- _Assigned task_
Please repeat each line below exactly, with no images in the copy.

- _The data_
------------
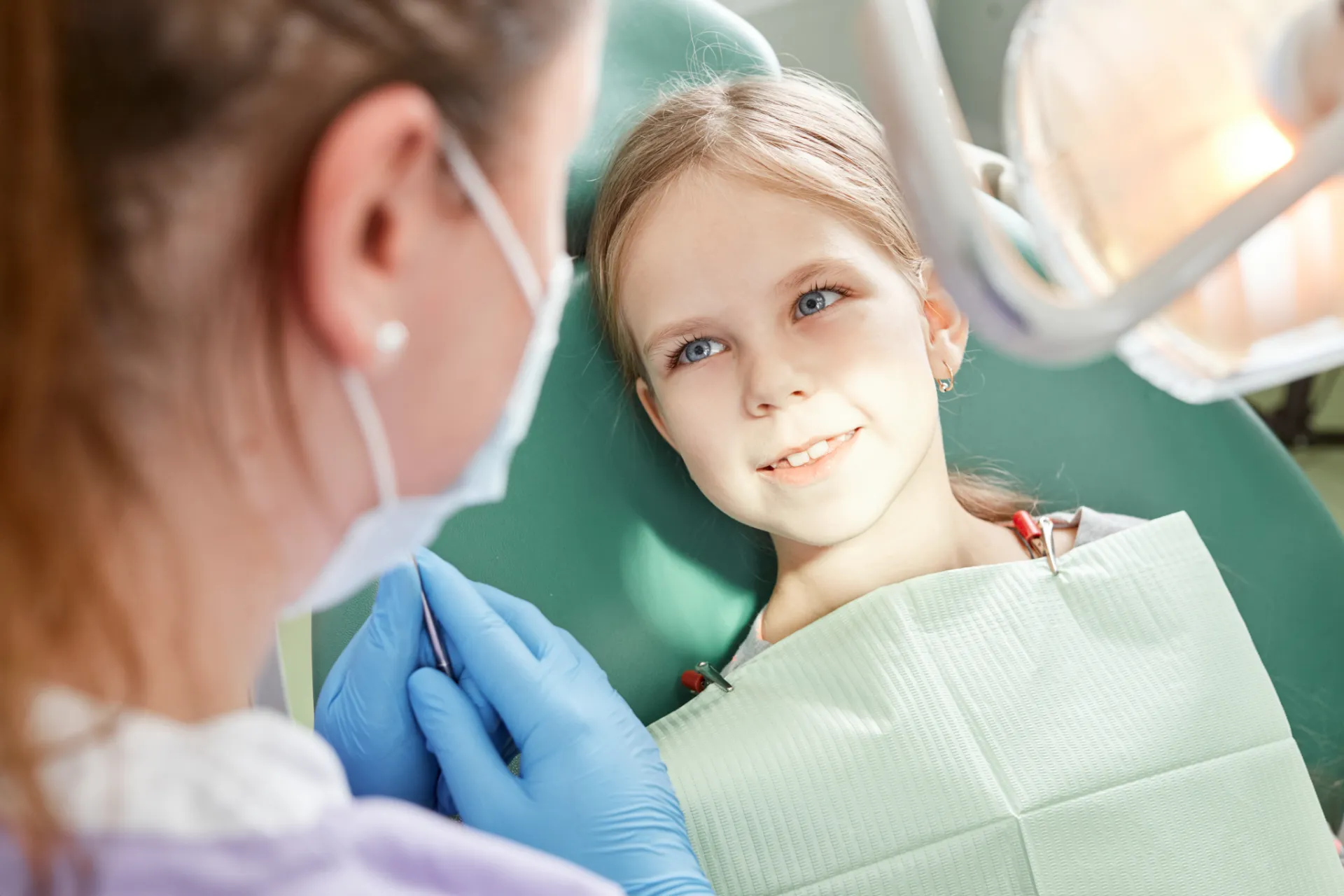 Children’s Dentistry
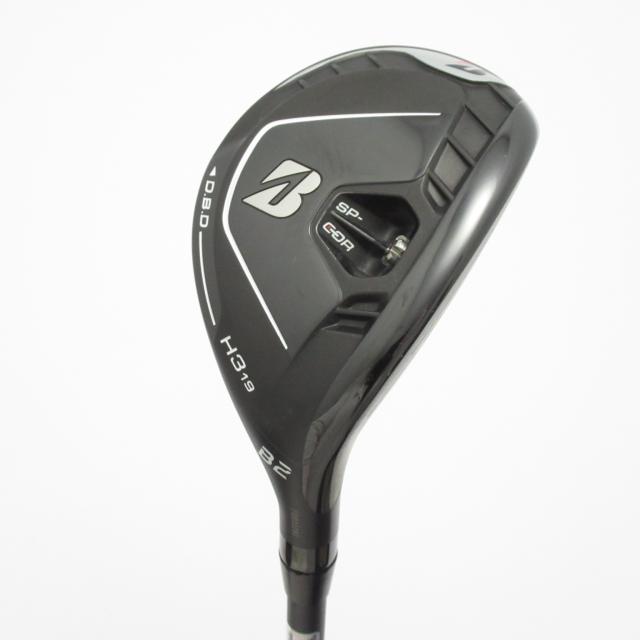 【中古ゴルフクラブ】ブリヂストン　BRIDGESTONE GOLF　B2 ユーティリティ Diamana BS50h　シャフト：Diamana BS50h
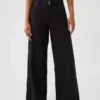 Mid Rise Ultrasoft Baggy Jeans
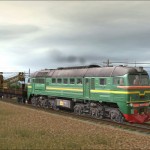 Trainz Simulator, il titolo per costruire e controllare la ferrovia dei tuoi sogni, arriva sul Mac App Store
------------
- _Exercise answer_
 Children’s Dentistry
 【中古ゴルフクラブ】ブリヂストン　BRIDGESTONE GOLF　B2 ユーティリティ Diamana BS50h　シャフト：Diamana BS50h
 Mid Rise Ultrasoft Baggy Jeans
 Trainz Simulator, il titolo per costruire e controllare la ferrovia dei tuoi sogni, arriva sul Mac App Store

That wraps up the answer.